Murillo confronts a dilemma similar to that faced by two other dictators’ wives who tried to inherit authoritarian rule: Madame Mao (Jiang Qing) in China and Grace Mugabe in Zimbabwe. Both attempts ended in the aspirants’ ruin. What Murillo is trying to do—succeed her husband as dictator—is something no woman has yet achieved in modern history. The very scale of the ambition reveals her daring.

Grace Mugabe allied herself with junior officers and a few politicians, yet the Army’s top officials never trusted her. Once they realized that dictator Robert Mugabe no longer governed and that she was giving the orders, they toppled the thirty-seven-year-old regime. Madame Mao’s missteps were failing to secure her husband’s formal designation as successor and holding no institutional posts in government or party. Ultimately, moderate leaders of the Communist Party and the Chinese state secured the Army’s decisive backing and staged a bloodless palace coup that wiped her off the political map.

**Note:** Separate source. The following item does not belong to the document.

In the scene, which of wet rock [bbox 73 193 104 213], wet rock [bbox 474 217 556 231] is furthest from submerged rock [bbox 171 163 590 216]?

Murillo, it seems, has studied both cases closely, for she is not repeating their mistakes. On the contrary, her strategy has been surgically effective, to the horror of her enemies, especially those inside the regime’s entrails.

That strategy has crystallized in three recent events. First, the creation of a “co-presidency” in the Constitution itself, bestowing maximum institutional power on her and formally naming her the dictator’s successor. Second, the total capture of the party leadership and the sidelining—or even jailing—of anyone not absolutely loyal to her. This reached its apex with the arrest and subsequent death, as a political prisoner, of retired General Humberto Ortega, founder of the National Army and the dictator’s brother. Third, on May 7, 2025, she compelled the Army’s generals to swear loyalty to the co-presidency in a formal ceremony, thus “sealing” the armed forces’ endorsement of her role as heir apparent.

Yet a fissure in the plan is developing: Daniel Ortega’s mounting absences feed speculation. Rumors of his failing health—even his imminent death—leave her less well-positioned in the succession race. Her ideal scenario is an Ortega who is alive but diminished, allowing her to rule while buying time to lock down her succession. Hence, on May 24, 2025, after a flurry of rumors about Ortega’s condition, she reached for her old standby: “display the mummy,” like a totem, just as Madame Mao had done with Mao Zedong and Grace Mugabe with Robert Mugabe. We saw a visibly ravaged Ortega—rambling, gaunt—handing out buses in a supposed triumphal gesture after being absent for one of Sandinismo’s most sacred dates: the birthday of Augusto C. Sandino himself.

Her strategy, however, is not foolproof. It has a glaring weakness: the majority of the population, the party rank and file, state functionaries, and probably even the military brass despise her. They also reject her attempt to anoint her son, Laureano Ortega, as heir. Within Sandinista circles, Laureano is regarded as a crown prince who lacks the necessary mettle—an upstart without gravitas or character who, despite being groomed inside the dictatorship, has convinced no one. The Army shows scant enthusiasm for a commander-in- chief whose first dream was to become an opera singer.

Relentless purges and widespread popular hatred suggest that many are lying in wait for a chance to betray her and steer the nation toward a different exit during the inevitable turbulence of succession. Murillo, better than anyone, knows that countless people are sharpening their knives, ready to strike at the first opening Ortega’s death might provide—and so she acts accordingly.